Comparison with reference standard imaging and repeatability of MRF metrics
Figure 1 shows representative MRF maps and conventional T1, T2, T2*, and FF maps of a patient with diffuse liver disease. Agreement with reference standard measurements in patients with diffuse liver disease is shown in Figure 2A (r=0.93, r=0.93, r=0.69, and r=0.99 for T1, T2, T2*, and FF, respectively). A slight T1 overestimation compared to MOLLI and underestimation of T2 were consistent with previous MRF findings⁶. The scan-rescan repeatability of each parameter acquired with MRF is shown in Figures 2B and 2C. The overall CVs for repeatability in the liver were 4%, 9%, and 10% for T1, T2, and T2*, respectively. Note that this repeatability includes errors due to poor breath-holding and patient movements.

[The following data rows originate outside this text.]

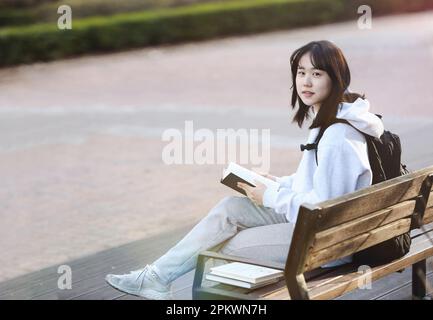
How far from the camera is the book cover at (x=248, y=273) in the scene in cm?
410

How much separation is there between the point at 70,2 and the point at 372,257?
18.4m

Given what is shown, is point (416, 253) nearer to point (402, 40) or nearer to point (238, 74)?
point (238, 74)

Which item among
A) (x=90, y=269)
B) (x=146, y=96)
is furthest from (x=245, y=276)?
(x=146, y=96)

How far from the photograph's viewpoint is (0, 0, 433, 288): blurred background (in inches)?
298

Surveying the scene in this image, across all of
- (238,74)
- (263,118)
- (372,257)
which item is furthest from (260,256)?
(238,74)

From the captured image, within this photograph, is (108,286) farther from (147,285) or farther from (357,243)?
(357,243)

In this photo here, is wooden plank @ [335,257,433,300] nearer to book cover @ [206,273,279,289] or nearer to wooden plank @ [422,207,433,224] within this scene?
wooden plank @ [422,207,433,224]

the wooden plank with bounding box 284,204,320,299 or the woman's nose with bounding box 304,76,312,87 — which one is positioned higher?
the woman's nose with bounding box 304,76,312,87

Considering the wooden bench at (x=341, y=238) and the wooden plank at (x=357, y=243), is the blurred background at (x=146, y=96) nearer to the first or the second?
the wooden bench at (x=341, y=238)

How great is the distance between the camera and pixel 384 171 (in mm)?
4371

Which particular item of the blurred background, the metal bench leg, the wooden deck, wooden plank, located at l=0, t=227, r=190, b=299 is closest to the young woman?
the wooden deck

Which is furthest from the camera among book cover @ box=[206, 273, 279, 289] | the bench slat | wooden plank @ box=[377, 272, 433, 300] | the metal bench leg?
wooden plank @ box=[377, 272, 433, 300]

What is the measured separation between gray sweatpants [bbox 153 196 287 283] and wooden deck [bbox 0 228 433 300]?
1.01 ft

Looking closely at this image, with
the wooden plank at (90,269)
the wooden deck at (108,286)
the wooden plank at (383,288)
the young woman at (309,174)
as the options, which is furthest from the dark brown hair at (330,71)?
the wooden plank at (90,269)
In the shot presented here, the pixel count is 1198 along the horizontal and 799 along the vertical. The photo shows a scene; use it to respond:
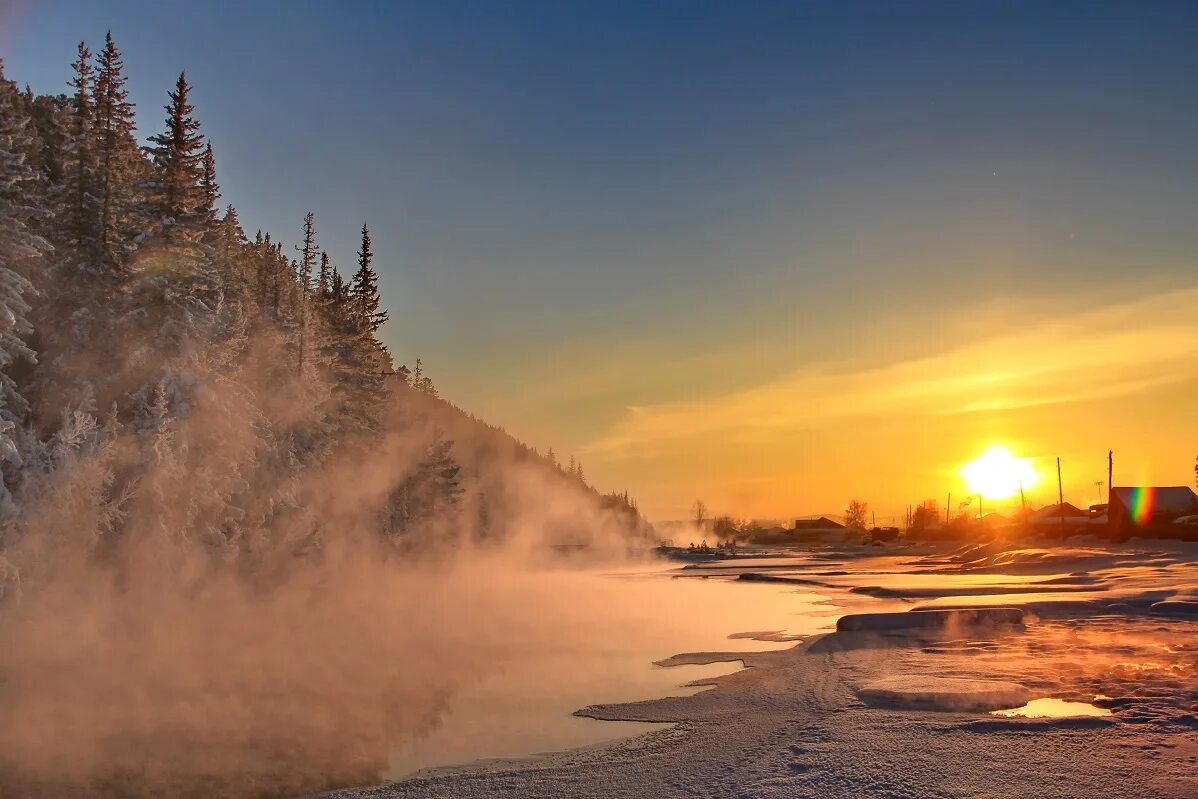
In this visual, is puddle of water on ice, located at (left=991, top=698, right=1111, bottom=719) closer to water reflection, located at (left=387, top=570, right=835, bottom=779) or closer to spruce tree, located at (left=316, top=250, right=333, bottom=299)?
water reflection, located at (left=387, top=570, right=835, bottom=779)

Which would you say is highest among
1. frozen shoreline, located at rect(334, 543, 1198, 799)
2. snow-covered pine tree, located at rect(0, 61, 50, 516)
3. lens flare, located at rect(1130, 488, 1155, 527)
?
snow-covered pine tree, located at rect(0, 61, 50, 516)

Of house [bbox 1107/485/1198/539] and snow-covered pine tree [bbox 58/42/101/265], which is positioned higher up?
snow-covered pine tree [bbox 58/42/101/265]

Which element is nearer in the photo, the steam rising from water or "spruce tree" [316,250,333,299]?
the steam rising from water

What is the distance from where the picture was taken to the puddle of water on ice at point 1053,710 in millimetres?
10961

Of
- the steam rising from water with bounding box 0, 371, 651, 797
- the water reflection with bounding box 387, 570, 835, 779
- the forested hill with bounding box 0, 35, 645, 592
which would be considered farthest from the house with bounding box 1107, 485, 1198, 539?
the forested hill with bounding box 0, 35, 645, 592

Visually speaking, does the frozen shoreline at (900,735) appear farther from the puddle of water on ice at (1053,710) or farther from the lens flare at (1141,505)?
the lens flare at (1141,505)

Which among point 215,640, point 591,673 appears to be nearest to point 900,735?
point 591,673

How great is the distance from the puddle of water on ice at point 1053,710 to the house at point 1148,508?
63.5 m

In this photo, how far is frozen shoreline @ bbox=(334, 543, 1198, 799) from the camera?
28.4 feet

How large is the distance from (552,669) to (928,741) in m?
11.0

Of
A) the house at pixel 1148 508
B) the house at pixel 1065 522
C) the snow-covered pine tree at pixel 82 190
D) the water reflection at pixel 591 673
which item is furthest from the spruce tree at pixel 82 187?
the house at pixel 1065 522

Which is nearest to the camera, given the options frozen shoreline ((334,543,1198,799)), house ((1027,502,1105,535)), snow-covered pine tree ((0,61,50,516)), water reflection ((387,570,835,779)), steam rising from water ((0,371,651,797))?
frozen shoreline ((334,543,1198,799))

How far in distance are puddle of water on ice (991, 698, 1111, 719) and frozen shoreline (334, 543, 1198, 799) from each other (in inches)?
9.4

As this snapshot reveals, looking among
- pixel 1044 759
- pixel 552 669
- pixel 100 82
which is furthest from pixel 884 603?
pixel 100 82
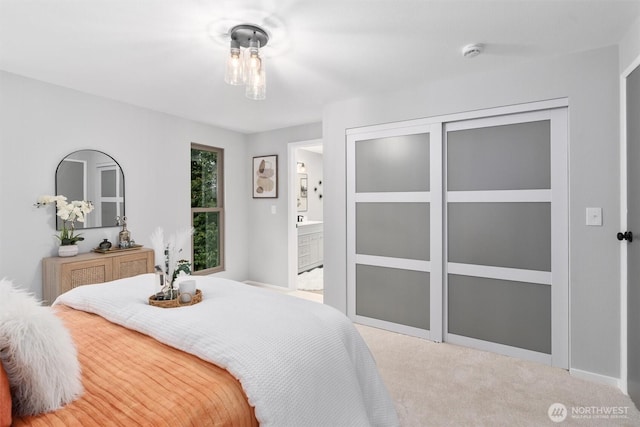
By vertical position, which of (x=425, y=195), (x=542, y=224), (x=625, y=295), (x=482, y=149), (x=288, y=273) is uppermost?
(x=482, y=149)

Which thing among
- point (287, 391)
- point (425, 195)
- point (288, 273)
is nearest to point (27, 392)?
point (287, 391)

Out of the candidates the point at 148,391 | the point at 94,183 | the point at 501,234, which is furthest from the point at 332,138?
the point at 148,391

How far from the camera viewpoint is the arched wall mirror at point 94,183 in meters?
3.04

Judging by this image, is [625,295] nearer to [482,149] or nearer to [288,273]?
[482,149]

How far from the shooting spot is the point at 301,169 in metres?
6.48

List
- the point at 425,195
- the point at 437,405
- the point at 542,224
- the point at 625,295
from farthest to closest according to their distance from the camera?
the point at 425,195
the point at 542,224
the point at 625,295
the point at 437,405

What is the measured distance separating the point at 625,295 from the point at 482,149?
4.60 feet

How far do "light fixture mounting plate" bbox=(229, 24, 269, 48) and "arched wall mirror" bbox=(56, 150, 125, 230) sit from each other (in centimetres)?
212

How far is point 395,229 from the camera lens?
3.21 metres

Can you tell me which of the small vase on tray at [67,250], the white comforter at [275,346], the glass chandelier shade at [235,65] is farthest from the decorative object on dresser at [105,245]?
the glass chandelier shade at [235,65]

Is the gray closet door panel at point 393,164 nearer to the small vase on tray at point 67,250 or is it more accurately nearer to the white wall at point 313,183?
the small vase on tray at point 67,250

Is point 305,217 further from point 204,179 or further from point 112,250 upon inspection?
point 112,250

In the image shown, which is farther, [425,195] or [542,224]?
[425,195]

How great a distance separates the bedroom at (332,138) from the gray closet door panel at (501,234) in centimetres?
20
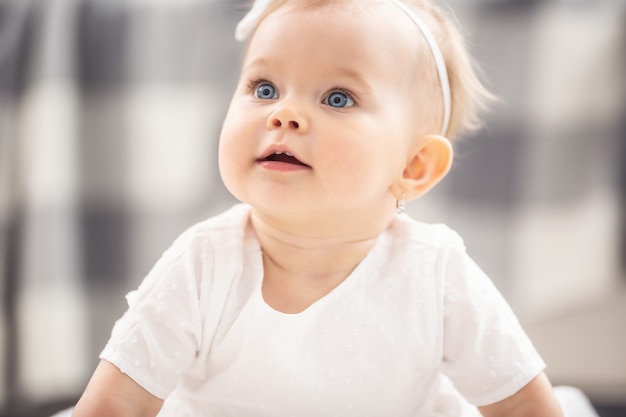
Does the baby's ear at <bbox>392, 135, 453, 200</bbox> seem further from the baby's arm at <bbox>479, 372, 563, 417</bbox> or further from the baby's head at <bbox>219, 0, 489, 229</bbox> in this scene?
the baby's arm at <bbox>479, 372, 563, 417</bbox>

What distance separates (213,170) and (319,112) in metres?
0.63

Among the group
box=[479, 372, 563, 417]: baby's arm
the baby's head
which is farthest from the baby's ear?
box=[479, 372, 563, 417]: baby's arm

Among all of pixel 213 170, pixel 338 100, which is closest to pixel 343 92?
pixel 338 100

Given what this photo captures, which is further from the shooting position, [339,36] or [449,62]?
[449,62]

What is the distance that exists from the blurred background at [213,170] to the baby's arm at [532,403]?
522 millimetres

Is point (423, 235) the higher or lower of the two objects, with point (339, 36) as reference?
lower

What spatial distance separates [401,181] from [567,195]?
23.6 inches

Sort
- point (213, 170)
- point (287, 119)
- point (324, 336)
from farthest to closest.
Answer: point (213, 170) < point (324, 336) < point (287, 119)

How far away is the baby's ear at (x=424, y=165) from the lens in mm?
1026

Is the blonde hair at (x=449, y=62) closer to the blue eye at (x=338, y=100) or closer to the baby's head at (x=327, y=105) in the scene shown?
the baby's head at (x=327, y=105)

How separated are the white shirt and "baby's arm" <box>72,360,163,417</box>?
35 mm

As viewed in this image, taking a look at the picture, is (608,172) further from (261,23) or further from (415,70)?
(261,23)

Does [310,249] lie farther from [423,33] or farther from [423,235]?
[423,33]

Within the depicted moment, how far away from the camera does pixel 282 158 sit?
3.01 ft
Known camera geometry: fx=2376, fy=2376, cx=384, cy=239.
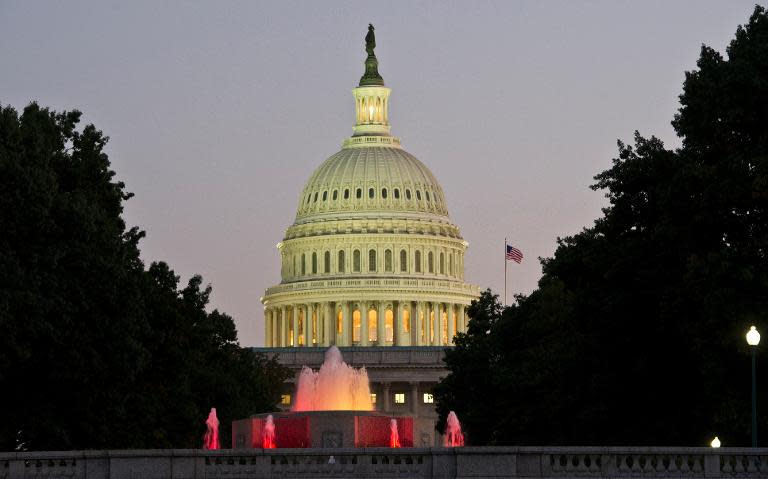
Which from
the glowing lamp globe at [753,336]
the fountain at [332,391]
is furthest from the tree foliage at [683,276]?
the fountain at [332,391]

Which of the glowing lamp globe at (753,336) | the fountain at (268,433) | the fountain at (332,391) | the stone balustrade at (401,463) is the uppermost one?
the fountain at (332,391)

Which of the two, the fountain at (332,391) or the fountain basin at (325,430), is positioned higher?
the fountain at (332,391)

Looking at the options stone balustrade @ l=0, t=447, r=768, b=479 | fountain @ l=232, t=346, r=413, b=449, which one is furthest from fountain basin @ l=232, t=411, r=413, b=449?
stone balustrade @ l=0, t=447, r=768, b=479

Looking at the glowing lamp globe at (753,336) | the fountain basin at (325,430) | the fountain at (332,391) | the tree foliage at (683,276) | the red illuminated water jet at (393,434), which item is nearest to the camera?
the glowing lamp globe at (753,336)

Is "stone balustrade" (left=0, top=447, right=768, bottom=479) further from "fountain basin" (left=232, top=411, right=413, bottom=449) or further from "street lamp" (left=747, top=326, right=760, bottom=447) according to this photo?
"fountain basin" (left=232, top=411, right=413, bottom=449)

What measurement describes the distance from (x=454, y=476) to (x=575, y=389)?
Result: 30.8 m

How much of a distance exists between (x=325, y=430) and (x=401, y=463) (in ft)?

Histopathological correlation
Representative maps and histology images of patients with severe steatosis and fibrosis are shown in Figures 3 and 4, respectively. MRF-derived metrics showed good agreement (r=0.85, r=0.95, and r=0.62 for fibrosis, steatosis, and inflammation, respectively) between histological evaluation of liver biopsies from patients with diffuse liver disease (Figure 5). After correcting for multiple comparisons, MRF showed significantly higher T1 values in patients with histologically proven fibrosis (P<0.01 for all combinations), higher FF in steatosis (P<0.01 for all combinations), and higher T1 values in inflammation (P<0.01 except for Grade 0 vs. 1, P=0.78).

Conclusion

Multi-parametric liver MRF provided repeatable T1, T2, T2*, and FF maps with high agreement with measurements of separate conventional quantitative mapping in patients with diffuse liver disease. Furthermore, measurements of liver MRF showed good agreement between the pathological grades of the liver biopsies. Future work will aim to increase the number of subjects with liver biopsy including siderosis as well as to assess longitudinal changes to monitor treatment response and disease progression.